Kedua sapi melesat secepat kilat. Tak jarang, di tengah lajunya, sang joki menggigit ekor sapi untuk mendorong sapi agar melesat lebih pesat. Itulah momen-momen yang dinantikan para fotografer, juga penonton seperti saya, untuk menyaksikan saat joki menggigit ekor sapi sepersekian detik. Tak jarang, sang joki terpental ke lumpur, terseret, atau bahkan terpelanting jauh. Penonton bersorak saat itu terjadi. Sekali balapan, waktu yang dibutuhkan hanya sekitar lima detik.

Awalnya mata saya sulit menangkap keseluruhan proses. Setelah beberapa kali balap, barulah saya menemukan temponya. Saya bisa merasakan derap kaki sapi yang mengguncang, peluh joki yang bercampur lumpur yang bercipratan, dan degup jantung para penonton.

Sungguh perlombaan yang menakjubkan!

Karena seekor sapi bisa mengikuti balap berulang kali, tak heran pula jika kemudian mereka kelelahan dan kehilangan konsentrasi. Penonton adalah sasaran empuk, sapi bisa menyeruduk kapan saja. Juga, sang joki yang kelelahan bisa saja terpental pada detik pertama pacuan. Penonton dan fotografer yang memotret di sekitar arena mesti waspada. Sesekali lumpur juga menciprati pakaian dan kamera.

----------------

> **Tujuan Tugas**
Tuliskan ulang persis bagian kutipan tentang balap sapi di atas, mulai dari "Kedua sapi melesat" sampai dengan "perlombaan yang menakjubkan!" dan termasuk kata-kata itu.

> **Bagian Data**
----------------

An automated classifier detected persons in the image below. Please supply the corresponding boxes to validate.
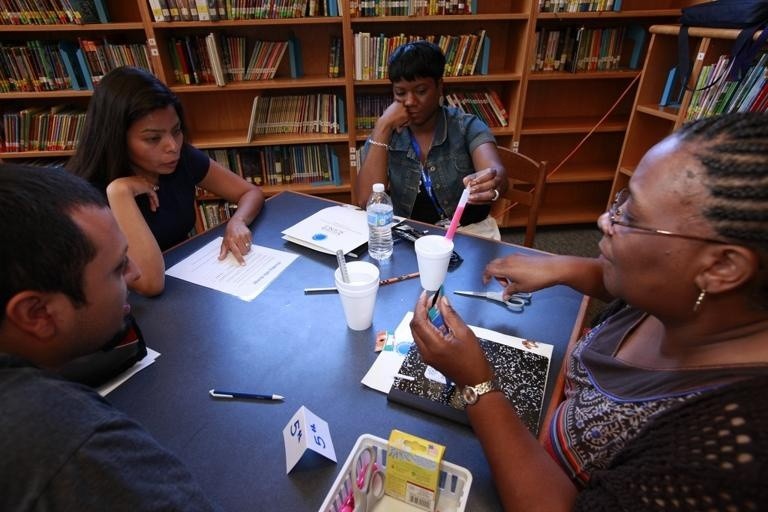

----------------

> **Jawaban Latihan**
Kedua sapi melesat secepat kilat. Tak jarang, di tengah lajunya, sang joki menggigit ekor sapi untuk mendorong sapi agar melesat lebih pesat. Itulah momen-momen yang dinantikan para fotografer, juga penonton seperti saya, untuk menyaksikan saat joki menggigit ekor sapi sepersekian detik. Tak jarang, sang joki terpental ke lumpur, terseret, atau bahkan terpelanting jauh. Penonton bersorak saat itu terjadi. Sekali balapan, waktu yang dibutuhkan hanya sekitar lima detik.

Awalnya mata saya sulit menangkap keseluruhan proses. Setelah beberapa kali balap, barulah saya menemukan temponya. Saya bisa merasakan derap kaki sapi yang mengguncang, peluh joki yang bercampur lumpur yang bercipratan, dan degup jantung para penonton.

Sungguh perlombaan yang menakjubkan!